Bulls seemed to have unlocked themselves in the domestic market. In just three trading sessions, the Nifty index has managed to gain nearly 1,000 points. The Bank Nifty index, which saw maximum pressure during May, witnessed a near 2,000-point rise in three trading sessions. The index gained 3.43 per cent or 662 points to close at 19,959. In the cash segment, Foreign portfolio investors (FPIs) made stock purchases worth ₹1,575 crore. Domestic institutions were net sellers to the tune of ₹459 crore.
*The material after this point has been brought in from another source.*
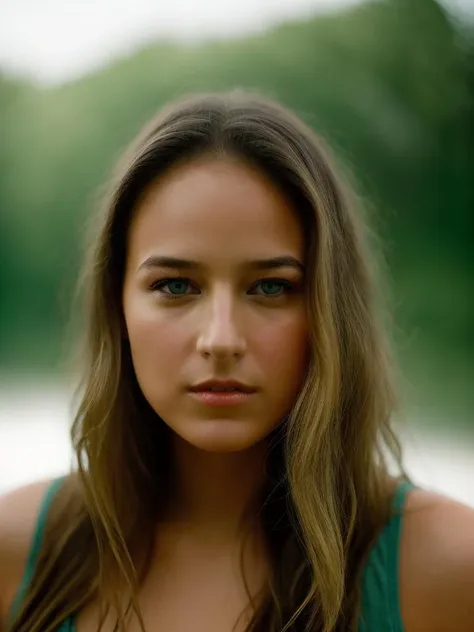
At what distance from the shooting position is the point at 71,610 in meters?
1.00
“The strategy should be to buy on dips,” said Shrikant Chouhan, Executive Vice-President, Equity Technical Research at Kotak Securities. “Technically, the market has managed to surpass the previous highest level of 9,889 which is positive for the market. On the other side, the Nifty’s earlier resistance levels 9,550/9,600 would act as a major support for the market,” he added.

Fund managers told BusinessLine that they were glued to the US markets after civil riots were reported across the country since Sunday, forcing President Donald Trump to take refuge in a bunker at the White House.

In less than six months, US is the third big country to have seen rioting on a large scale after streets turned bloody in India’s capital New Delhi and Hong Kong, and this is worrying pattern, a fund manager said.